Tonight I see that the new
Latino Poetry Review is online, and I'm proud to be in it. Javier O. Huerta and I foamed at the mouth for a bit (well, I did, mostly. He's tremendously smarter than I am, so it was hard keeping up.) In any case, it proposes to be a great forum for literary criticism, essays and reviews concerning Latino Poetry.
I have to say I have a natural skepticism toward group-think of most kinds. What can you expect from a Mexican Irish poet who mostly wants to see you undone. It brings out the fist-fighter in me, the revolutionary prisoner in me, stiletto bitch in me, the blood drunken heartbreak in me, the zapatista guerilla in me, IRA car-bomber in me, the limrick curseword in me, me da un chingo in me, the surrealist priest in me, the Sandra Cisneros like Walt Whitman in drag in me.

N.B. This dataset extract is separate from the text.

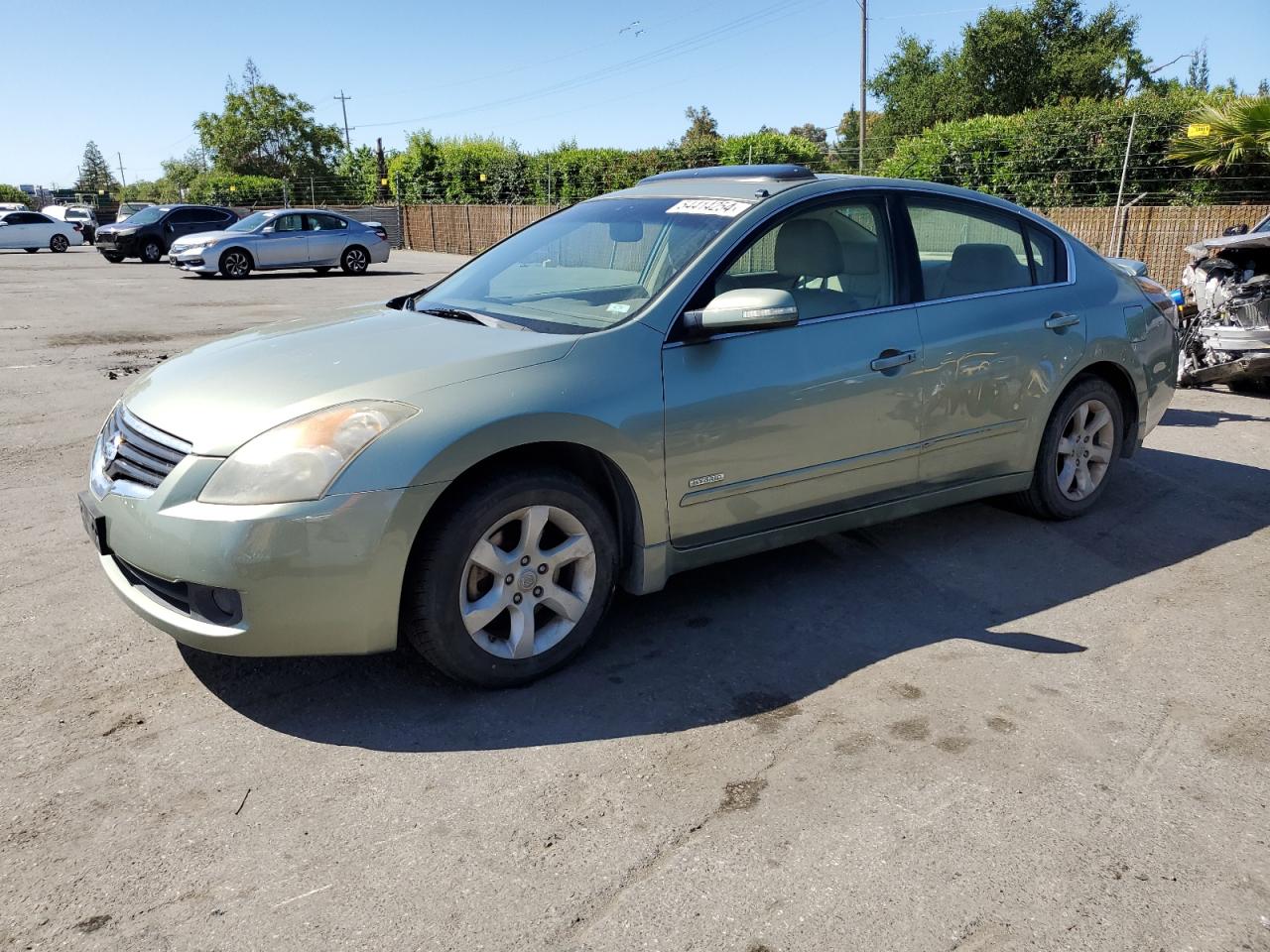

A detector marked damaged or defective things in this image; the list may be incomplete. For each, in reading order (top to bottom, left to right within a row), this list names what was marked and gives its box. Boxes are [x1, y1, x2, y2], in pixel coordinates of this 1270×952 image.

wrecked car [1173, 219, 1270, 391]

I'd rather see someone fall and laugh out loud than pretend it isn't funny. I'd rather fall down drunk on the laughter of my own spilled blood. But
I'm unabashedly thrilled at this new website. The promise of having interesting reviews, like Craig Santos Perez' on Alfred Arteaga's Frozen Accident, and more to my own liking, essays like Blas Falconer's in which he navigates what it means to be Nuyorican, even if you're living in Virginia and dreaming of a Caribbean Island. . .

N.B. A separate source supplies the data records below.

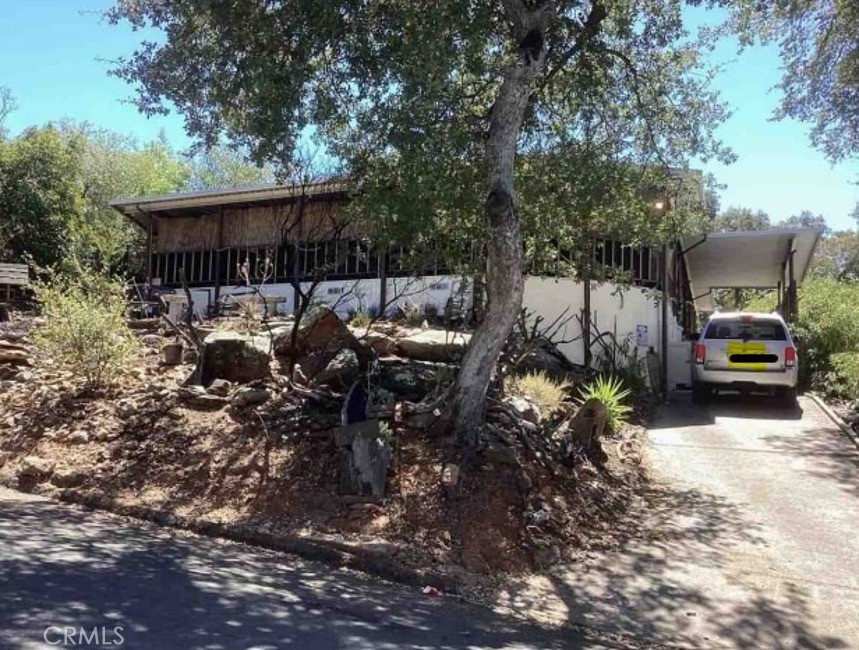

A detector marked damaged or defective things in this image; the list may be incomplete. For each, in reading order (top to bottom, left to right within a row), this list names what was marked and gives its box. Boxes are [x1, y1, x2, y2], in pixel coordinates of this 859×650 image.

fire-damaged house [111, 177, 824, 390]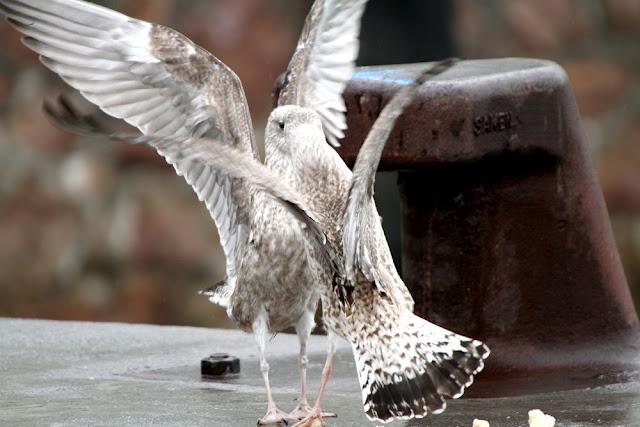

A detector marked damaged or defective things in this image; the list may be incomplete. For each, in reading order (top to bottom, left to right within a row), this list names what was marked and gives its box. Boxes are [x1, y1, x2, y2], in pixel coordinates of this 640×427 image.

rusty metal bollard [338, 57, 636, 398]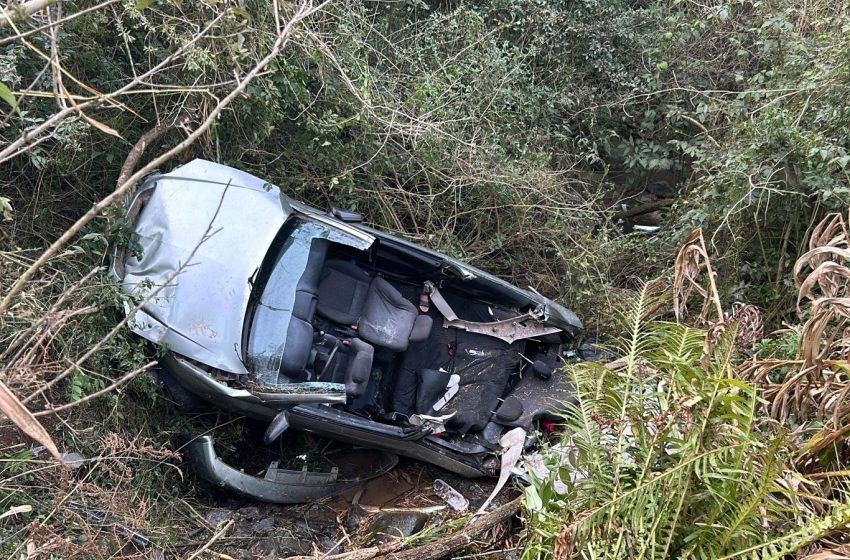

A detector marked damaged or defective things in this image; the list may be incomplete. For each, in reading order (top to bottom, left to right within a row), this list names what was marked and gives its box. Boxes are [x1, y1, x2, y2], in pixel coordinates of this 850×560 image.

crumpled hood [120, 160, 288, 374]
crashed silver car [109, 159, 580, 504]
overturned vehicle [109, 159, 580, 504]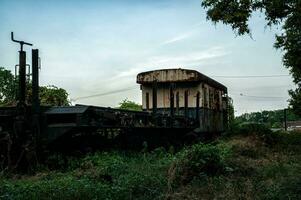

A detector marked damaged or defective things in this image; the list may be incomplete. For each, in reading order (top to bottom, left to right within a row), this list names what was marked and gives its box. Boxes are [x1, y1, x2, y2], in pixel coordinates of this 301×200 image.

rusty train car [0, 34, 227, 169]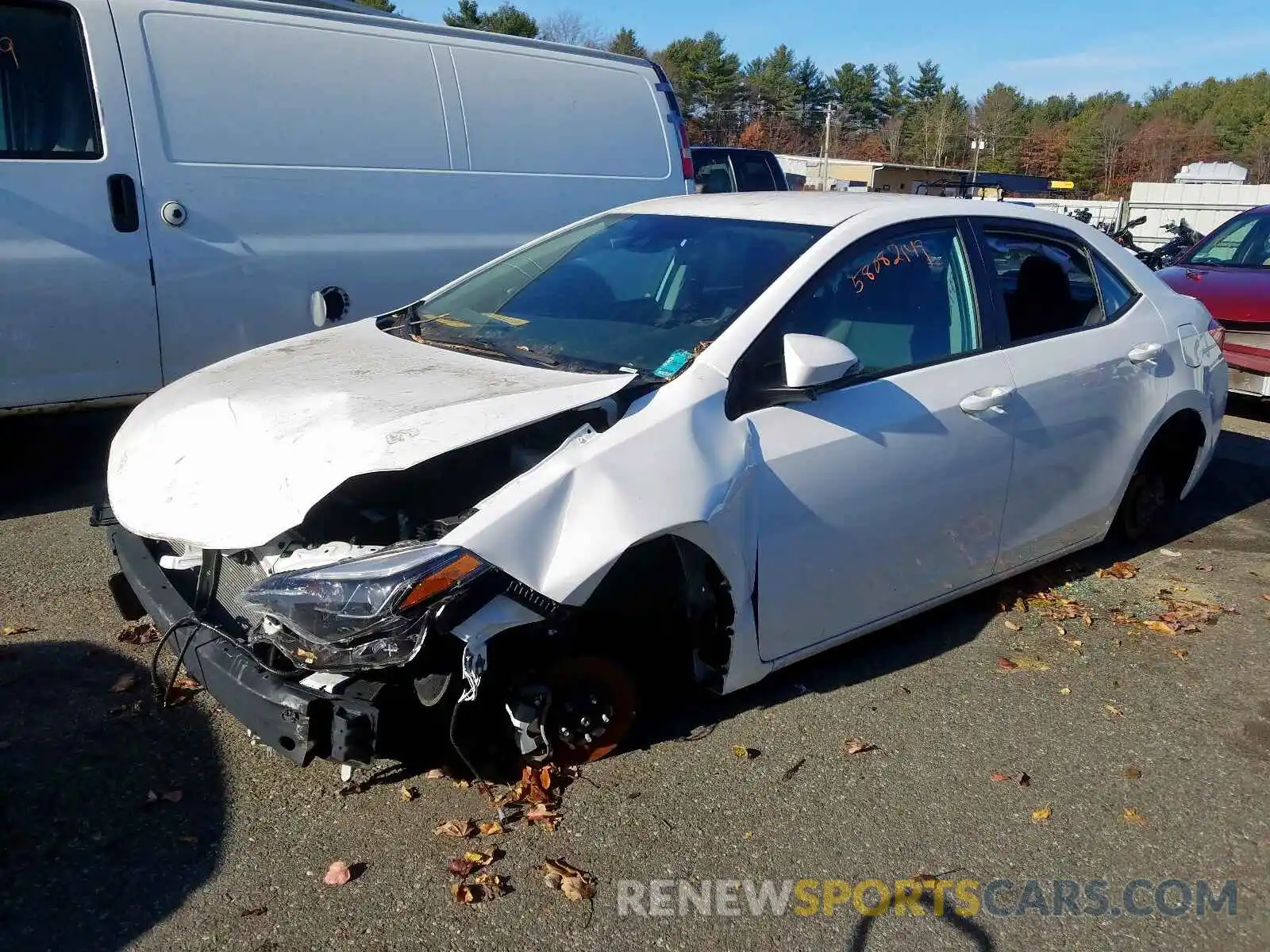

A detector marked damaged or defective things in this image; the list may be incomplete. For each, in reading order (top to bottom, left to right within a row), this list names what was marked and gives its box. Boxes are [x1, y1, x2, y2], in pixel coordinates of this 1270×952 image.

crushed hood [106, 318, 632, 548]
damaged white sedan [102, 191, 1229, 766]
broken front bumper [106, 530, 383, 766]
detached headlight [240, 543, 487, 670]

Friends and Strangers, I like to put on my cowboy boots and my mustache and dance a little banda too. Dos Mujeres un Camino, anyone? I'm old school. I guess what I like best about the site is that I can wear what I like with a little bit of home in it. A little bit my own animal. And what is home to any of us, except the variable of what we speak, to ourselves in the mirror like a bit of lost moonlight, or to each other when we're angry or in love and none of it comes out right? Or to the abyss, like an angry star? What else is home if not the style of a silver buckle lit by a ravenous godlike golden eagle? Well, that's what it is for me, no matter what the hell my poems are talking about.

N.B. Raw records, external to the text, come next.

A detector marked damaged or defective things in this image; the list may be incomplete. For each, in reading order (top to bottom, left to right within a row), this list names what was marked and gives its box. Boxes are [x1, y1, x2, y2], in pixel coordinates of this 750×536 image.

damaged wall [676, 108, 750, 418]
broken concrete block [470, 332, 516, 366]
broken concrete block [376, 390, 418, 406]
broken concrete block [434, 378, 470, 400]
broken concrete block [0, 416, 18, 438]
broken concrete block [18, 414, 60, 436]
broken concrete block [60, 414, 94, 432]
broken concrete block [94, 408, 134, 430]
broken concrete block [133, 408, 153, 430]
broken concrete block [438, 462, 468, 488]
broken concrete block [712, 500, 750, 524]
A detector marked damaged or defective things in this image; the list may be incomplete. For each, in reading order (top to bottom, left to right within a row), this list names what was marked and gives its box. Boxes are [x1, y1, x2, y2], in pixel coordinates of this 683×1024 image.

Identity is fun because it's fucked up. I mean, abstract. I mean, a carnival. Of unimaginable and astonishing versions of the self. I mean, a joke. A totem of galactic pranksters each with its own likeness to your haircut and your beard and your mischievous sexual smirk. I think the only danger on this site is taking our "selves" too seriously, and I'm hoping that we won't. That is, I'm hoping to see some daring, some risk, some hybrid thinking that's willing to get into a fistfight with itself. So far "we" are on the right track. Do we contradict ourselves? Very well then, we contradict ourselves. We too are large. We too contain multitudes. We shouldn't forget. This site, for me, is about just that: an active remembrance of our in-flowering otherness. I, for one, am very glad for it.
Friends and Strangers, you should check it out.